Why not? What distinguishes a string of bytes from an executable of machine code bytes? Nothing.

C – especially – does not distinguish. You can literally write machine code in a struct and then cast that to a function and use it as one.

The only protections you have against this are hardware – things like memory tagging, DEP, etc. Those protections basically rely on the OS or the program itself to say “this whole page of RAM will only ever hold data” or “this whole page of RAM will only ever hold instructions”, and the hardware sets a bit in the page table to remember that and will refuse if you ask it to “jmp” to the executable code in a data section.

The problem is… there is little fine-grained control, and it’s mostly hardware that provides the facility. The software has no real way to know that anything like that has ever happened – the software has no way to know where the CPU is going to start pulling in data from next without SERIOUSLY interfering with the lowest-level operations. So software-level mitigations are often useless (e.g. early Windows DEP, current Spectre software patches, etc.).

But even the most minor of such hardware mitigations are not without cost either – now every time you execute instructions, you need to check that they’ve come from an executable part of memory and not data, and preserve or modify those flags whenever memory is moved around, copied, destroyed, etc.

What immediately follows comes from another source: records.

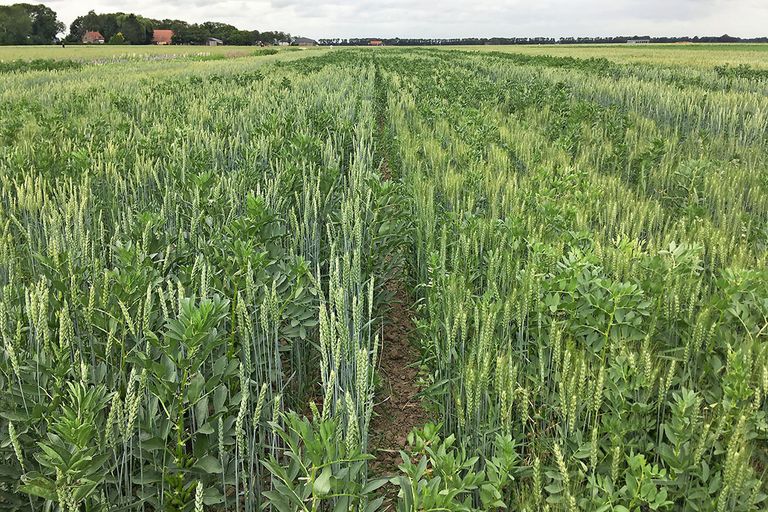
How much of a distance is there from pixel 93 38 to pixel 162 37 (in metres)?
9.97

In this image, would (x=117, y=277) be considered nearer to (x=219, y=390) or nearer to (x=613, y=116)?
(x=219, y=390)

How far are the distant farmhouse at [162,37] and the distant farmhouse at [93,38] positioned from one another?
745 cm

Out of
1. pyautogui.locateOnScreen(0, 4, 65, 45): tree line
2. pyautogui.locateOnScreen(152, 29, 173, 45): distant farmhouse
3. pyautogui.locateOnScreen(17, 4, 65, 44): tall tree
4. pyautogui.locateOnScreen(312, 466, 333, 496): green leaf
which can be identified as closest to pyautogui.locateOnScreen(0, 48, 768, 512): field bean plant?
pyautogui.locateOnScreen(312, 466, 333, 496): green leaf

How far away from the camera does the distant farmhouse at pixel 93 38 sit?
245 ft

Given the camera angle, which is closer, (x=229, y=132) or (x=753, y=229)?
(x=753, y=229)

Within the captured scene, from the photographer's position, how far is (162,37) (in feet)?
270

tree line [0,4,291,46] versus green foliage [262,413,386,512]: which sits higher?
tree line [0,4,291,46]

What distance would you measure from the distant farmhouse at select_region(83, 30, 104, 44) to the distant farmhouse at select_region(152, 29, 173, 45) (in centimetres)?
745

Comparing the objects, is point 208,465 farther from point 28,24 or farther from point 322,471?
point 28,24

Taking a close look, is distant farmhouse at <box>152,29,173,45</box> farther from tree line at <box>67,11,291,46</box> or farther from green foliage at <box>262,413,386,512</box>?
green foliage at <box>262,413,386,512</box>

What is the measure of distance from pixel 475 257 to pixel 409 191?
4.35 feet

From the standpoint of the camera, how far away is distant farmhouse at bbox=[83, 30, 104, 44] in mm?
74781

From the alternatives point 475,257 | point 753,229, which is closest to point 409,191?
point 475,257

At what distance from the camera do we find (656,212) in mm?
3414
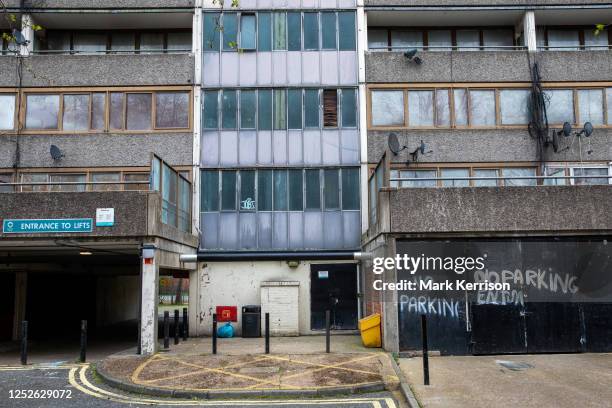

C literally is designed to allow you to treat series of bytes as whatever you like. The OS historically also let you do this, because “checking” was a huge resource drain in the early days and people just couldn’t afford it. Now the OS implements some hardware mitigations and manages whether pages are executable or not, for example, and makes them non-executable by default.

But even then… allocating a page of executable memory is just one bit different and often necessary (e.g. any code that’s self-modifying, drivers, etc.). So there’s nothing stopping a program asking for executable RAM and doing what it likes with it, and THOUSANDS of programs do that on your computer, even parts of the OS. There’s also nothing stopping a program – when it’s asked for executable RAM properly and using it respectfully – having an exploitable flaw in that section of code which means that the exploit / overflow is contained WITHIN the executable page, and never needs to stray outside.

Things aren’t done on a bit-by-bit basis with this (for performance but also data-size reasons… you can’t use up kilobytes of storage for flags for every kilobyte of RAM, for example!), you only really flag entire pages as executable, which can be *huge* amounts of data/code, so there’s plenty of scope for overflow. And once you have an exploit running code, what’s the first thing you’re going to ask the code to do for you? Make some working space somewhere executable, the same way an ordinary program would. It’s literally just a few bytes of code to do that and then you have as much executable space to play with as you like.

And it’s not unique to C, by the way. C just doesn’t pretend to get in your way. Pretty much any language can be used to execute raw code with enough effort, to reinterpret bytes of string as bytes of code. The only real difference is that C doesn’t PRETEND it’s secure in that regard. It never has. Even Rust has to have the “unsafe” keyword to get anything useful done, and once you use that keyword, there is a potential to overflow into “safe” code and modify it and there’s no real way to detect or mitigate that.

A CPU just sees executable instructions as bytes and data to those instructions as bytes. It can’t distinguish unless it’s literally instructed to do so, and there’s a performance hit or hardware support required to do that, and such protections are never complete. And the tiniest, tiniest hole anyway lets you then defeat all those protections.